O zamanlar hemen her tarlamıza buğday ekerdik. “Asıl geçim buğdaydadır, danesinden biz, samanından hayvanlarımız rızıklanır, buğdayın varsa sen de, malın - davarın da aç kalmaz, kışı çıkartırsın” diyen Dedem, yolda bir buğday danesi, bir buğday saman çöpü görse, üşenmeden alır, bir mâhlukun kursağından geçsin diye temiz bir yere bırakırdı.

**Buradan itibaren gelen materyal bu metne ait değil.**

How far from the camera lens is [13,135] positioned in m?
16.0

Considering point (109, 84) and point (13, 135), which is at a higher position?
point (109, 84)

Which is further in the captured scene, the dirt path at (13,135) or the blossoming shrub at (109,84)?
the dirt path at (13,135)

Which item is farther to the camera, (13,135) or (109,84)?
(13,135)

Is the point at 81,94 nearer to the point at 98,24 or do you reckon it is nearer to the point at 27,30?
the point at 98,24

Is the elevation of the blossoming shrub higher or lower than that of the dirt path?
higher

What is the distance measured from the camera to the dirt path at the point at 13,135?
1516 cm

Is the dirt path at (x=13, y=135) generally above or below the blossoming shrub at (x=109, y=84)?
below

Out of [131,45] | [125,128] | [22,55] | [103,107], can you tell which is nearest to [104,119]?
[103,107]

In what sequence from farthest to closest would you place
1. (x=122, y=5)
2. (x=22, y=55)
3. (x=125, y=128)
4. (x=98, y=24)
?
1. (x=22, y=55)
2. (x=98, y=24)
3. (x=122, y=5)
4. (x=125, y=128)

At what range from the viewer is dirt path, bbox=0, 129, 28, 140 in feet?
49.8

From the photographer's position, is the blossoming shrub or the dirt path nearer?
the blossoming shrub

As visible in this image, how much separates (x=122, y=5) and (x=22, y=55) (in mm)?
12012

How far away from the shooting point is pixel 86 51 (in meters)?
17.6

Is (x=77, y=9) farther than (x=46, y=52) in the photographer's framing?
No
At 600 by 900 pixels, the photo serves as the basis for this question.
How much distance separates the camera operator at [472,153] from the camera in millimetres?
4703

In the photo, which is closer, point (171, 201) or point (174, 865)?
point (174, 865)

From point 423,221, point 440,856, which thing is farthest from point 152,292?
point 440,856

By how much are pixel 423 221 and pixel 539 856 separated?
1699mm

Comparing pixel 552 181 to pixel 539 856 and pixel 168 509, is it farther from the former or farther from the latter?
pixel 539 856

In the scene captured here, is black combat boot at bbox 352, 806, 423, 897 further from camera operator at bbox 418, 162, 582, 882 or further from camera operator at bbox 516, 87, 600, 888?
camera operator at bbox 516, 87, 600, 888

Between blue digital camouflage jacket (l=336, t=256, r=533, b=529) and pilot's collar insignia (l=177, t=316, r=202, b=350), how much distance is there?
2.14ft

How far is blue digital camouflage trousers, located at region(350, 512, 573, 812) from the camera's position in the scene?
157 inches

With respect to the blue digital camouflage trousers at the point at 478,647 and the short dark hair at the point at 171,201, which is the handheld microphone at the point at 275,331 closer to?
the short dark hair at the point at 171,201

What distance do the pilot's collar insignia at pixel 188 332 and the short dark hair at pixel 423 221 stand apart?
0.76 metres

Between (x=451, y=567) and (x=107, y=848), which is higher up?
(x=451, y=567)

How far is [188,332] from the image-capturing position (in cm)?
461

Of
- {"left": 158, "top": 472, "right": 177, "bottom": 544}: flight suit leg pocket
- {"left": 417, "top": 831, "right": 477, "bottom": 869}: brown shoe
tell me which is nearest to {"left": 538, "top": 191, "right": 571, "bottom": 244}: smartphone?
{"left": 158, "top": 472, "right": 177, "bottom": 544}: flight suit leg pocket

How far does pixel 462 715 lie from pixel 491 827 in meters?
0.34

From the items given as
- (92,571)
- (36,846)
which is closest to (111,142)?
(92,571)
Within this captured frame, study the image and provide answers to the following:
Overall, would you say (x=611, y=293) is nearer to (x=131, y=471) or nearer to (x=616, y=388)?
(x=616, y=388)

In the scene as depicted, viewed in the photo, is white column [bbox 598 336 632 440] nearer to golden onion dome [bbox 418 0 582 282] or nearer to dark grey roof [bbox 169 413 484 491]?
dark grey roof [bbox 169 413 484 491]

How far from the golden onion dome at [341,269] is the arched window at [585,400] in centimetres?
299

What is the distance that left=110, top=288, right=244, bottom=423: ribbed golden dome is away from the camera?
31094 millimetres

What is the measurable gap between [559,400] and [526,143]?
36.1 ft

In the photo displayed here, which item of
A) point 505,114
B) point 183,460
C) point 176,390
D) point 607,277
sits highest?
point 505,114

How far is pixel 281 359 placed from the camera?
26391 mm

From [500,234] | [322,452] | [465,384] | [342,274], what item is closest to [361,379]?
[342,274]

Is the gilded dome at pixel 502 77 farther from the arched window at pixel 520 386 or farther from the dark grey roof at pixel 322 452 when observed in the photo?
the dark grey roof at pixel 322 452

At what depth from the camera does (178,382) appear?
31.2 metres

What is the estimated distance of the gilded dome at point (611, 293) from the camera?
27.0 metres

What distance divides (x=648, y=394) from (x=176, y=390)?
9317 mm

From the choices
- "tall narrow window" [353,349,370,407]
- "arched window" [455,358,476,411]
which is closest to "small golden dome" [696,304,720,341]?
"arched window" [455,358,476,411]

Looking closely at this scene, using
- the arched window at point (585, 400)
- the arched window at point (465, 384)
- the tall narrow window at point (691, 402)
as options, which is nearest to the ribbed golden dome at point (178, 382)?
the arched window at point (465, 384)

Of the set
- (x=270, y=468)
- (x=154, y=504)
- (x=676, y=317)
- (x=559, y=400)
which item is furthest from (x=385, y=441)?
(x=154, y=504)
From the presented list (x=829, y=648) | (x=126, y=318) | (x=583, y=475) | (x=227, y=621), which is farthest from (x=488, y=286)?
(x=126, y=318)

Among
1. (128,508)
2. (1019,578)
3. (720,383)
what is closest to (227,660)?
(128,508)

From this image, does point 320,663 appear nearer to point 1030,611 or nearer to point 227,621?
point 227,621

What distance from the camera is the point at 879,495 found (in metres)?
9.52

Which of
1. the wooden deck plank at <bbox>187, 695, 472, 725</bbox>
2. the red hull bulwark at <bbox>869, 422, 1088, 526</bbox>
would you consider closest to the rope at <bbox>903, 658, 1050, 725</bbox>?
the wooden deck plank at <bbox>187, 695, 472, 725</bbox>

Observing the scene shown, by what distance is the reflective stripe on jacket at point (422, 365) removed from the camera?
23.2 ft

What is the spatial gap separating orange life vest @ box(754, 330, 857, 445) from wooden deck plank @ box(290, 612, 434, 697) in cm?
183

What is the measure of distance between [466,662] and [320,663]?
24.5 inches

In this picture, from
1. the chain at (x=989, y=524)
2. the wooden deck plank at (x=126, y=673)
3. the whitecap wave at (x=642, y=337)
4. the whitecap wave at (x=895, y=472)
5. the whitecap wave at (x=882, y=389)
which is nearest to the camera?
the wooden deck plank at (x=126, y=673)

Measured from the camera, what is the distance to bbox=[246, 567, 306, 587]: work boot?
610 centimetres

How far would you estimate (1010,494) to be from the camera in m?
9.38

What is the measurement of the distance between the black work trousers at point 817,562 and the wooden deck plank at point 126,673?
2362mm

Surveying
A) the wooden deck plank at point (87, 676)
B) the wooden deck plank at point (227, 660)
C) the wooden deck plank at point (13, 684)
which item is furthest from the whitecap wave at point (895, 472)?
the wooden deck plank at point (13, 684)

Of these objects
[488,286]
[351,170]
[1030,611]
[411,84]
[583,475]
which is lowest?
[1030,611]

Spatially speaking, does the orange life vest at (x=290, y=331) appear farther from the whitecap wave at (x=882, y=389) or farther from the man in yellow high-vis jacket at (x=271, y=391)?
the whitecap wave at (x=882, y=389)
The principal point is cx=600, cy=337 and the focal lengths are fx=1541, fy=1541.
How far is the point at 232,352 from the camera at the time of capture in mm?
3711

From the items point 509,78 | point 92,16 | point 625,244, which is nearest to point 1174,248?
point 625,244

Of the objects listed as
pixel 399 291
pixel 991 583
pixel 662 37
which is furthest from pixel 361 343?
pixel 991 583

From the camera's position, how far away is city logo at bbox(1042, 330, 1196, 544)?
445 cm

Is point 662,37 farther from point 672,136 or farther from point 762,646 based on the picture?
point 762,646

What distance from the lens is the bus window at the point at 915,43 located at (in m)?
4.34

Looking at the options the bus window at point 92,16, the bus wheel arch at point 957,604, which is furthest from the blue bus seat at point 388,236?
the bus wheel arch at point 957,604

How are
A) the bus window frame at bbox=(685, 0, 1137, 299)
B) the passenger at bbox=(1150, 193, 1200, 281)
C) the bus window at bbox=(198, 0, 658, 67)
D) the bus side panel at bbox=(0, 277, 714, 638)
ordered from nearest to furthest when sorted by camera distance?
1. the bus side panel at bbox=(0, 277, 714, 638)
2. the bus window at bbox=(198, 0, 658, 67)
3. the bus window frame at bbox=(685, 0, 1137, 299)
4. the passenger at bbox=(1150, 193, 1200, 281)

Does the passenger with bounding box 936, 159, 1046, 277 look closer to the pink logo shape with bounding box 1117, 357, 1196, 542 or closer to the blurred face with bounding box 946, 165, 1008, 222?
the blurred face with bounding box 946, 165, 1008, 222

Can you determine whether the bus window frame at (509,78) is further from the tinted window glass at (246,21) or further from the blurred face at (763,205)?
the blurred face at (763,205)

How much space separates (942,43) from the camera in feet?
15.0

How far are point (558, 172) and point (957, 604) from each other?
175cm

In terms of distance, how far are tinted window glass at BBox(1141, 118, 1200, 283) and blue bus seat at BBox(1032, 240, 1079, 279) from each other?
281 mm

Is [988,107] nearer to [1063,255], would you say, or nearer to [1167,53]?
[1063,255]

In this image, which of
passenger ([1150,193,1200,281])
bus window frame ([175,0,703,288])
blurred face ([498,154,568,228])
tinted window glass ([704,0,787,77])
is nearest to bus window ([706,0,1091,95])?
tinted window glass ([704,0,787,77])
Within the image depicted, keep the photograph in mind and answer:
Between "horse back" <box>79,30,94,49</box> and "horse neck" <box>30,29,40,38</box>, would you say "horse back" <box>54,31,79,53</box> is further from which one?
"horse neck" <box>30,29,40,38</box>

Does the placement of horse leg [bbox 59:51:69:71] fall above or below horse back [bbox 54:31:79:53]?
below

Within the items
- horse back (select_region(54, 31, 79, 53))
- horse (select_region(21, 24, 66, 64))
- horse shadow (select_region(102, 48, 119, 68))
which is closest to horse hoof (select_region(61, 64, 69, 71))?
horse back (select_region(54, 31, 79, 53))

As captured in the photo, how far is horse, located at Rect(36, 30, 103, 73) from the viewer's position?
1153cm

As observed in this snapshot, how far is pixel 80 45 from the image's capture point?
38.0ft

Kışın açan güneşle evimizin önündeki çenede (sohbet edilen yol kenarı) toplanan yaşlılar, oradan buradan konuştuktan sonra sohbeti döndürüp samana getirirlerdi . Birisi, “ekizlerin Hüseyin’in samanı bitmiş, dağda geven kazıyormuş” deyince, bir başkası , “adamcağız ne yapsın, böyle kış görmedik, hazıra dağ dayanmaz, hayvanlar bir deriiki kemik kaldılar, bahara sağ çıkartabilecek miyiz” diye karşılık vermişti.
Zaman içinde sığırlarımıza ırk ıslahı yapıldı. Yerli kara sığırlarımız gitti, yerine şişman şişman, obur montofon inekler geldi. Bu inekler soylu gibi kibar, gelin gibi nazlıydı. Ahırdan çıkmaktan, kır - bayır otlamaktan hazetmezler di. Saraylarına pardon ahırlarına taze ve yeşil yonca istiyorlardı. Perhizdeki adam gibi yoncayı da yavan yemiyorlardı. Yanında arpa kırması, buğday kepeği, şeker melası, ayçiçeği küspesi, mısır silajı istiyorlardı. Günlük vitamin, protein, kalori hesabı yapılıyordu.
Aslında hayvan beslemek çok kolay. Önce içimizdeki hırsı yeneceğiz. Daha çok süt, daha çok et, daha çok yumurta diye yapılan yabancı ırk ıslahından vazgeçeceğiz. Yerli ırklarımızı ıslah edeceğiz. Eskiden olduğu gibi yazın meraya, çayıra, yaylaya salacağız. Şimdi bütün hayvanlar yaz günü ahırda veya ağılda. Montofon ineklerini anlıyorum, koyunların, hatta taştan taşa zıplayan keçilerin ağılda olmasını anlayamıyorum. Eski bir koyun- keçi çobanı olarak ‘sürü yaylımda otlatılır’ diyorum. Sorduğumda, bu saanem ırkı keçi, İsviçre’den geldi, otlatmaya değil, beslenmeye uygun, yoksa süt verimi düşer diyorlar.
Arpa, buğday, yulaf ekilebilecek verimli tarlalara; yonca, fiğ, korunga yetiştirebilecek bilince; tarım sanayisinde yan çıktı sayılan şeker pancarı, ayçiçeği, pamuk küspesi, posası ve melasına sahip olmamıza rağmen, aradan geçen elli yıl sonra hâlâ saman kıtlığının yaşanmasına şaşırdım ve üzüldüm.